* [Provided data]
----
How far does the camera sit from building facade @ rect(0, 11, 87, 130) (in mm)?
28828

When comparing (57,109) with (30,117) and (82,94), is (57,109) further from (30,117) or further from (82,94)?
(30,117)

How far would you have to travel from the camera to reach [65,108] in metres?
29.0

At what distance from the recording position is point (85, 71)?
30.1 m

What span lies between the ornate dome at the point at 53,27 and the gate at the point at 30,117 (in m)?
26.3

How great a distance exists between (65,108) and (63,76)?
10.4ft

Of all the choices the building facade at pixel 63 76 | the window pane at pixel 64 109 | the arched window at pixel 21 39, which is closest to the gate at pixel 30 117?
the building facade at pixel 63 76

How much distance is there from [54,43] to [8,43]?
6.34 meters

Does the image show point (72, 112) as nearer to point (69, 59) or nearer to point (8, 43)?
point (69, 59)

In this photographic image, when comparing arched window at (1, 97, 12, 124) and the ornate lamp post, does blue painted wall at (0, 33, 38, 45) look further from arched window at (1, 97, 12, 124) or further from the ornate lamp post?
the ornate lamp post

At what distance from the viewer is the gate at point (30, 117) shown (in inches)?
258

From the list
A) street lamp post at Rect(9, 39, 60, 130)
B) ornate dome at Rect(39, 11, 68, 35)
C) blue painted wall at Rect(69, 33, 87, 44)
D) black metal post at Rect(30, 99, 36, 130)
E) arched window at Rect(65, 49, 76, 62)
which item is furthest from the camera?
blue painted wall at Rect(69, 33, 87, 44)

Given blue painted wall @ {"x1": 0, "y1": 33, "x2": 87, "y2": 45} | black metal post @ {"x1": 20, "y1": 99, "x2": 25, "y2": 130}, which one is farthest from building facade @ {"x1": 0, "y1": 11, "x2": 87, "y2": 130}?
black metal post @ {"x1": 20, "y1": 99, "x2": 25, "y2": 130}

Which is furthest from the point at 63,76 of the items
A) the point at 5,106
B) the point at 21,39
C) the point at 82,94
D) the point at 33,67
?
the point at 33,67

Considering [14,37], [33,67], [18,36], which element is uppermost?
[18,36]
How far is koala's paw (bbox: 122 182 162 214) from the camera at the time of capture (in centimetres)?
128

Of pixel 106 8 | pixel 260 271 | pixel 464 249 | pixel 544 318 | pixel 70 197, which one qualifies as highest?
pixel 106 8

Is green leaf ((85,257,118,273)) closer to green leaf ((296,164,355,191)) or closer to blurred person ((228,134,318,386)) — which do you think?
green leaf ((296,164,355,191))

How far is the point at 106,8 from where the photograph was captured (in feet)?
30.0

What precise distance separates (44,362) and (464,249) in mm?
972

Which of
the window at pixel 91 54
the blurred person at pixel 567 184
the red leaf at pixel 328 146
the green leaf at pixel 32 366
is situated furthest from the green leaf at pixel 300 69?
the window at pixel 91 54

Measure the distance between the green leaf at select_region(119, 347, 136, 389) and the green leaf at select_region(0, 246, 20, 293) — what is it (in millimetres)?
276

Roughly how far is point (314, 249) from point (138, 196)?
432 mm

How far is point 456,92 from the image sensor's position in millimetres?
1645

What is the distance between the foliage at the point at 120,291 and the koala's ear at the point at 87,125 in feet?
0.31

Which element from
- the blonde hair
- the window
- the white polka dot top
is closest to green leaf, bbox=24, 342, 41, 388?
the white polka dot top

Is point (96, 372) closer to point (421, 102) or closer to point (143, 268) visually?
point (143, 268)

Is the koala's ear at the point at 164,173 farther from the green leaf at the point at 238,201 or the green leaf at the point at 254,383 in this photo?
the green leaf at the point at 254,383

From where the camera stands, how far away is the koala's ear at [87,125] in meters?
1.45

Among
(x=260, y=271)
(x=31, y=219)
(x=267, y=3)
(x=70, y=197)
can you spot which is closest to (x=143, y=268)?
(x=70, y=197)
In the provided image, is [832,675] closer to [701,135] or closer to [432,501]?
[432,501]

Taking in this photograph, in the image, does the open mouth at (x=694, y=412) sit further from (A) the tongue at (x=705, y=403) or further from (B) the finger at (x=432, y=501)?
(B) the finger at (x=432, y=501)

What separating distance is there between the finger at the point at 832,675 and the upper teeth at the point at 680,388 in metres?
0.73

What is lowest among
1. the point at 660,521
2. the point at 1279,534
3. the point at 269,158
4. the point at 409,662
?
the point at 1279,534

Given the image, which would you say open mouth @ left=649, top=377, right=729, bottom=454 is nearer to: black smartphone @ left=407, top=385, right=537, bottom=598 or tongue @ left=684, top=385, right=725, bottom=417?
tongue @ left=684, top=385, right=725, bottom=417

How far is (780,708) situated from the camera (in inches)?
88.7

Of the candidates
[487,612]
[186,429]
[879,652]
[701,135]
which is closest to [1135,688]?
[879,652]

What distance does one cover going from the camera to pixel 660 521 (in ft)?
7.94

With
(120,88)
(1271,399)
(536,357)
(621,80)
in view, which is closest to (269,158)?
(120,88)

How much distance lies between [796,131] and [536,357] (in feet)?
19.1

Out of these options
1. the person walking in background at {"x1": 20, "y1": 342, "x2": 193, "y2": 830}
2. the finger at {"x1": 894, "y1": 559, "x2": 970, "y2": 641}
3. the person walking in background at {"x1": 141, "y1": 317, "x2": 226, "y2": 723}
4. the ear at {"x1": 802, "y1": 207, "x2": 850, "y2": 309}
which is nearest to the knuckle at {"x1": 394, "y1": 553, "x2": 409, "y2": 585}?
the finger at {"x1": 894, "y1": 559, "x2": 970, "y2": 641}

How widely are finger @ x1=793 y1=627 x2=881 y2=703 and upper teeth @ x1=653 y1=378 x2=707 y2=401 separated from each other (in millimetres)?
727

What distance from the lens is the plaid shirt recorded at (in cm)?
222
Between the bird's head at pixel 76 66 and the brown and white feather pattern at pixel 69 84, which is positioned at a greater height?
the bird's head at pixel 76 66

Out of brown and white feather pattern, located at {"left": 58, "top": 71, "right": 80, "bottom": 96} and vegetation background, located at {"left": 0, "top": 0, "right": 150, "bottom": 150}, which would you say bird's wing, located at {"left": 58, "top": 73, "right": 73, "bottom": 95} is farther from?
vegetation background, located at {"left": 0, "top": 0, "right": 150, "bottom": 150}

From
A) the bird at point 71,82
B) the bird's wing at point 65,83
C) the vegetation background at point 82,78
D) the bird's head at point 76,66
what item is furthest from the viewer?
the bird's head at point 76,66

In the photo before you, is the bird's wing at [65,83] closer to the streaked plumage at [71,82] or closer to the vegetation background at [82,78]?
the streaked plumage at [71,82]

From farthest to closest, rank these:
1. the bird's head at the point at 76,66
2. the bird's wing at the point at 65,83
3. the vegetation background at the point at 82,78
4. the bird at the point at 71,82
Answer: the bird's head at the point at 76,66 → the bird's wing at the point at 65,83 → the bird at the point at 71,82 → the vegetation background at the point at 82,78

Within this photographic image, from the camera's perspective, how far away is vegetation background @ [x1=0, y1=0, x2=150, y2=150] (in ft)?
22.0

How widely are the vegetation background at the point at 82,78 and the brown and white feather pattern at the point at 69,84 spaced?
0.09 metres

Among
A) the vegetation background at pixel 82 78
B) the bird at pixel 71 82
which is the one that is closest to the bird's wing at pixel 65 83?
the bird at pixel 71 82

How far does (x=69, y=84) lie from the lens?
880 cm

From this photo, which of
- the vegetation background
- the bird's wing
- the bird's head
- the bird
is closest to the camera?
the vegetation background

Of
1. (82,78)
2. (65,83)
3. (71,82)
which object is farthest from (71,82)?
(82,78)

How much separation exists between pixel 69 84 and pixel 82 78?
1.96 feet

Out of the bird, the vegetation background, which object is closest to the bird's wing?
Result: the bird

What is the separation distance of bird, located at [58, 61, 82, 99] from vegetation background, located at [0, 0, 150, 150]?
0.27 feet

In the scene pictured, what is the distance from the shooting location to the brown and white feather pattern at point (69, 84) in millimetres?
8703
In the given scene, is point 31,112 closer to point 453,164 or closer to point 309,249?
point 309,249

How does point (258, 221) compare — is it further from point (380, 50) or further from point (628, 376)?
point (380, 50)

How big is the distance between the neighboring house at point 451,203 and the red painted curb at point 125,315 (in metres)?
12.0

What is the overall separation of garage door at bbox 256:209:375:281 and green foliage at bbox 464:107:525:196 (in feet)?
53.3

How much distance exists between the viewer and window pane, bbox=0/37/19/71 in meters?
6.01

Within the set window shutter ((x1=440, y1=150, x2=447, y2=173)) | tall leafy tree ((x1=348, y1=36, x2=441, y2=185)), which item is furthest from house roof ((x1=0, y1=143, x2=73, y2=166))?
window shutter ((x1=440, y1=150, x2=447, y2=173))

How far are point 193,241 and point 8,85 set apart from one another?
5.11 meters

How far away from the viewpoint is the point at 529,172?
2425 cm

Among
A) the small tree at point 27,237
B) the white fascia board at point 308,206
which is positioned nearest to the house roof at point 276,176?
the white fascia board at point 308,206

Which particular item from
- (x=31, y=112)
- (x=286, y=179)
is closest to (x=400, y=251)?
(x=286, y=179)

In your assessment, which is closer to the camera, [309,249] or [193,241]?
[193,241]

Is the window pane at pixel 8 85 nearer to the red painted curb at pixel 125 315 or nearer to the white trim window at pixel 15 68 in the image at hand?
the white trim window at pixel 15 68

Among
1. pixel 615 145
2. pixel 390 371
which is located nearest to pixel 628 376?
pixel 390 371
----
* [Work to complete] Could you give again exactly the lines from the line containing "Which particular item from" through the final line of the data above, and no others?

* [Complete output]
Which particular item from
- (x=31, y=112)
- (x=286, y=179)
is closest to (x=400, y=251)?
(x=286, y=179)

In your assessment, which is closer to the camera, [309,249] or [193,241]?
[193,241]

Is the window pane at pixel 8 85 nearer to the red painted curb at pixel 125 315 or nearer to the white trim window at pixel 15 68 in the image at hand?
the white trim window at pixel 15 68

Among
1. pixel 615 145
2. pixel 390 371
which is located nearest to pixel 628 376?
pixel 390 371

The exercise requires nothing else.